Answer these questions from the court opinion:
(a) In whose favor did the trial court find?
(b) What share of the corporation's capital stock was Moss to receive?
(c) What total sum was advanced between October 14, 1925, and May 14, 1927?

Passage shown:
================================

THE COURT.
The above actions were brought to recover for goods alleged to have been sold and delivered to defendants W.A. England and H.E. Moss. The trial court *Page 749 found in favor of England, who will be hereinafter referred to as the defendant, and the plaintiffs have appealed from the respective judgments entered in his favor.
About the year 1916 the defendant with one Dunn became interested in developing a paint-spraying machine, upon which Dunn subsequently procured letters patent. The business of manufacturing and selling the machine was, pursuant to an agreement with the patentee, conducted under the name of Dunn's Paint Machine Co. In 1917 defendant filed in the office of the clerk of the city and county of San Francisco a certificate, in which he declared himself to be the only person interested in the business. The business was continued until 1922, when Dunn died, whereupon defendant ceased to manufacture. It appears, however, that he continued to sell such machines as had been previously manufactured until, according to his testimony, the demand ceased. In June, 1925, defendant entered into an agreement with Dunn's widow, who had become the owner of the patent, whereby he was granted the right upon the payment of certain royalties to manufacture and sell the machines. Thereafter in October, 1925, an agreement was made between defendant, therein called the licensor, and H.E. Moss, called the licensee, whereby defendant granted to Moss the exclusive right to manufacture and sell the machines, the latter agreeing to perform the contract between defendant and Mrs. Dunn. It was further agreed that defendant should advance to Moss the sum of $750, which was to be expended for advertising, the same to be repaid from the first profits realized. Moss was also granted the right to use the name "Dunn Painting Machine Company", it being agreed that he would file a certificate, as required by statute, showing that he was doing business under that name. The latter further agreed to direct the sales and devote his entire time to the development of the business, and pay to the defendant monthly as a royalty fifty per cent of the profits thereof. The agreement provided that whenever the net profits of the business should amount to $30,000 then the business should be incorporated, the assets transferred to the corporation and the capital stock of the corporation divided, defendant to receive fifty-one per cent and Moss forty-nine per cent thereof. It was also stipulated that the arrangement should continue for *Page 750 one year, and if at the end of that period the business showed a profit of not less than $600 per month the contract, at the option of Moss, should continue for another year, and thereafter as long as the same minimum profit should be maintained.
It appears that Moss, who had been employed as secretary for a trade association, of which the Eng-Skell Co. was a member, was without capital. Defendant, who was president of the company last named, testified that when the contract was made he did not contemplate the advancement of any money to Moss as the latter assured him that arrangements had been made for funds to carry on the business. Shortly after Moss commenced operations, however, he applied to defendant for advances to cover his living expenses, stating that he had been unable to procure the capital expected. These defendant agreed to make, and monthly payments were made to Moss for this purpose by the Eng-Skell Co. at defendant's request. No capital appears to have been procured by Moss, and at his request defendant continued to make advances for the purpose of carrying on the business. There was advanced between October 14, 1925, and May 14, 1927, sums aggregating $7,820. This included the advances for living expenses and the amount which under the contract was to be advanced for advertising purposes. These amounts were unsecured and no part thereof was repaid.

================================

Information shown:
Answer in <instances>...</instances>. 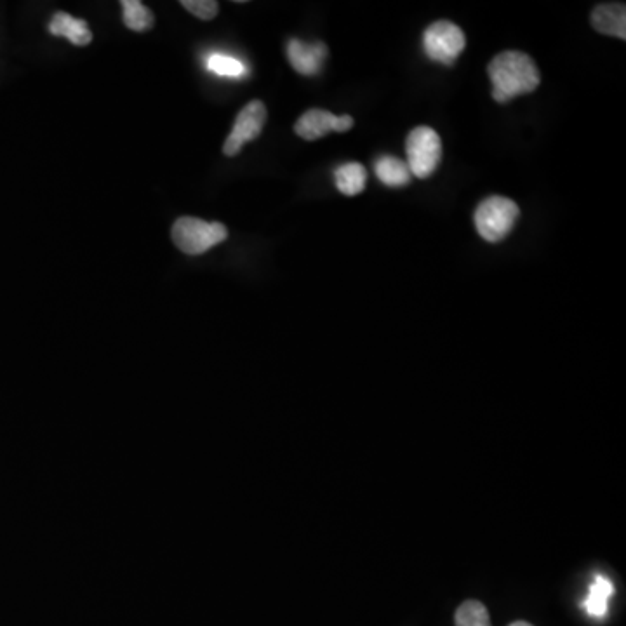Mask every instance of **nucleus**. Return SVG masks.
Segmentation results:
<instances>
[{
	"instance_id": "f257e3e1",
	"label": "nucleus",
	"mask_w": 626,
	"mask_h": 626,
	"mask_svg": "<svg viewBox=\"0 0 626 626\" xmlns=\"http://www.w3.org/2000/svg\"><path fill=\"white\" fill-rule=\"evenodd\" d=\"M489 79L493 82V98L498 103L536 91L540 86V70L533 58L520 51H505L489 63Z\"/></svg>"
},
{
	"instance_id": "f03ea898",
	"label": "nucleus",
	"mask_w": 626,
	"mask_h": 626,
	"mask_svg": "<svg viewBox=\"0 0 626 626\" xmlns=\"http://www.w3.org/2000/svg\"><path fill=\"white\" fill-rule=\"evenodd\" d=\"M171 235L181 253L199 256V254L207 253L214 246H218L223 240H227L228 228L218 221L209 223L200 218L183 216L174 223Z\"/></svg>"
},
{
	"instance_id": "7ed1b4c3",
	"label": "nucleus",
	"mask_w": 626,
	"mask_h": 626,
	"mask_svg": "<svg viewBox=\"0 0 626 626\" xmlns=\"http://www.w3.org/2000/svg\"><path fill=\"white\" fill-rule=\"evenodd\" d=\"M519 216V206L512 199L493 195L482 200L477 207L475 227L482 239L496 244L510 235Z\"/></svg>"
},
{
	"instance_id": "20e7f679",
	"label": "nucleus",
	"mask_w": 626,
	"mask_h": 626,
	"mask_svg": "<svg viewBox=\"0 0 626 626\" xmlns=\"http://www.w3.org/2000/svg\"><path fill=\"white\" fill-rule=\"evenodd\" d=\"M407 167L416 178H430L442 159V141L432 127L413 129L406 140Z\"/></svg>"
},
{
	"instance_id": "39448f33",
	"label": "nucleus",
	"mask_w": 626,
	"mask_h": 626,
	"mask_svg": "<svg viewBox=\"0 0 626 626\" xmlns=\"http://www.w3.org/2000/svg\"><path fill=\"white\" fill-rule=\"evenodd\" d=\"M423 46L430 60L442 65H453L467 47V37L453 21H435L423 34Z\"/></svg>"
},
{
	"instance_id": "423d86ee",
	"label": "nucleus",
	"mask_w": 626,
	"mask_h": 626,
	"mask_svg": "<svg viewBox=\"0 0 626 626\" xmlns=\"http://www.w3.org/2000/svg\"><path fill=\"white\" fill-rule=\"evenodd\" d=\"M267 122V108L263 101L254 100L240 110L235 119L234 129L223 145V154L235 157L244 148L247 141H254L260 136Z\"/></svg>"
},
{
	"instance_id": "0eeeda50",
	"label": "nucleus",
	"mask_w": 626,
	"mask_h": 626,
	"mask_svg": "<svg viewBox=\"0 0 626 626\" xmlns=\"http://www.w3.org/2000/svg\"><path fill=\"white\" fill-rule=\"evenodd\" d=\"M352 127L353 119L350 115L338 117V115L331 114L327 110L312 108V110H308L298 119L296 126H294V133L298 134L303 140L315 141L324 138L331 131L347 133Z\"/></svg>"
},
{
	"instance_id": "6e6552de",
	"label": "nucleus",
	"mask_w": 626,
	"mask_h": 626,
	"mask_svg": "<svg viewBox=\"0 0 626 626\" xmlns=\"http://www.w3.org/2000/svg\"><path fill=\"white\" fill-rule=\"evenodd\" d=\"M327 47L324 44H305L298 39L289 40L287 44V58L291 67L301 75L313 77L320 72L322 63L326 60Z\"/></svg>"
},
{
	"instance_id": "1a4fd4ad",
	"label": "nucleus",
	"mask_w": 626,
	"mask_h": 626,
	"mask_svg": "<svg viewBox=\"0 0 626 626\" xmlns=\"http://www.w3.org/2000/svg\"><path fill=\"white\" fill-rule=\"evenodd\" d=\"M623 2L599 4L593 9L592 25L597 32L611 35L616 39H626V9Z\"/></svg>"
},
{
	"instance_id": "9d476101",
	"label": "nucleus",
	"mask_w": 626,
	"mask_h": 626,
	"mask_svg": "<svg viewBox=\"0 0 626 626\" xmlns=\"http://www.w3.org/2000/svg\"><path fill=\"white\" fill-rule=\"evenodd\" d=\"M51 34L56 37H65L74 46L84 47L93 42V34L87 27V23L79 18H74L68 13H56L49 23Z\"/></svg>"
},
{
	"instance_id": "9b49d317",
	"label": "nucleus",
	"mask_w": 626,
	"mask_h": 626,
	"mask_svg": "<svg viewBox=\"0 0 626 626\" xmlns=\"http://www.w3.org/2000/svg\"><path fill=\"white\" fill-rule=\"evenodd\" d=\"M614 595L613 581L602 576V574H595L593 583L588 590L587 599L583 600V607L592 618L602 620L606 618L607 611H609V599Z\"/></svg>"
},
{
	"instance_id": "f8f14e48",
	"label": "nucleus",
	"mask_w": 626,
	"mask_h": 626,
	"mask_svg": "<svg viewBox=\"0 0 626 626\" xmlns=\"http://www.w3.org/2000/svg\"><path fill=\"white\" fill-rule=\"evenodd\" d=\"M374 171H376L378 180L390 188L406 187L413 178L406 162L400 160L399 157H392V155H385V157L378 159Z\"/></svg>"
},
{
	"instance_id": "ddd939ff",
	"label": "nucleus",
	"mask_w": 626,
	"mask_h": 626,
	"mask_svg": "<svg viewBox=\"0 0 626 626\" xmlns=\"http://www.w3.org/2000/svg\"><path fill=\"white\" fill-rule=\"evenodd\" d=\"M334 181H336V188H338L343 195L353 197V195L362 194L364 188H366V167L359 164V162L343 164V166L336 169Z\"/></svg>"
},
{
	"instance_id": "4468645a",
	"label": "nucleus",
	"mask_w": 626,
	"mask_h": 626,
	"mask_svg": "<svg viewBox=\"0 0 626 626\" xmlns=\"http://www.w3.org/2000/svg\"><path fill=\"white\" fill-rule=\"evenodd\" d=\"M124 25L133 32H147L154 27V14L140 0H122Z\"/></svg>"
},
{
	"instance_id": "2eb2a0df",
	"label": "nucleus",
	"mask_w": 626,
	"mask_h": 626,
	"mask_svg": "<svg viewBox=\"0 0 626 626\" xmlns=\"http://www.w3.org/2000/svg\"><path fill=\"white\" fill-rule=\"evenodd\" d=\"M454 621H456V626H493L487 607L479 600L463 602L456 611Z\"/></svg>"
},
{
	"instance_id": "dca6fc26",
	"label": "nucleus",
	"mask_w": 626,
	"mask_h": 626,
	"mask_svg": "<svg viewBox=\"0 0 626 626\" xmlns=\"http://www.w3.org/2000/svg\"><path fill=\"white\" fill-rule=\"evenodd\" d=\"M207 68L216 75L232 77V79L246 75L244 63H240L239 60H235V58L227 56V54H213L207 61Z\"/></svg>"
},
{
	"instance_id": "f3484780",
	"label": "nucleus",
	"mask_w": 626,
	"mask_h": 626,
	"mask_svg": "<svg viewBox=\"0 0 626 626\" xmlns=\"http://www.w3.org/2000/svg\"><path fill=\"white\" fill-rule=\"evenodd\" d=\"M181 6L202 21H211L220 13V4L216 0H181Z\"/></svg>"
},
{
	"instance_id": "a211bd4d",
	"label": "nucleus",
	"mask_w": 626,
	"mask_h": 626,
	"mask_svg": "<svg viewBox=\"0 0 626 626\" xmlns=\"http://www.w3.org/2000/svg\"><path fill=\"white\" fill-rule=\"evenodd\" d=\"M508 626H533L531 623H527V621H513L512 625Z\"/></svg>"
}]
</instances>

================================

Solution:
(a) England
(b) Forty-nine percent
(c) $7,820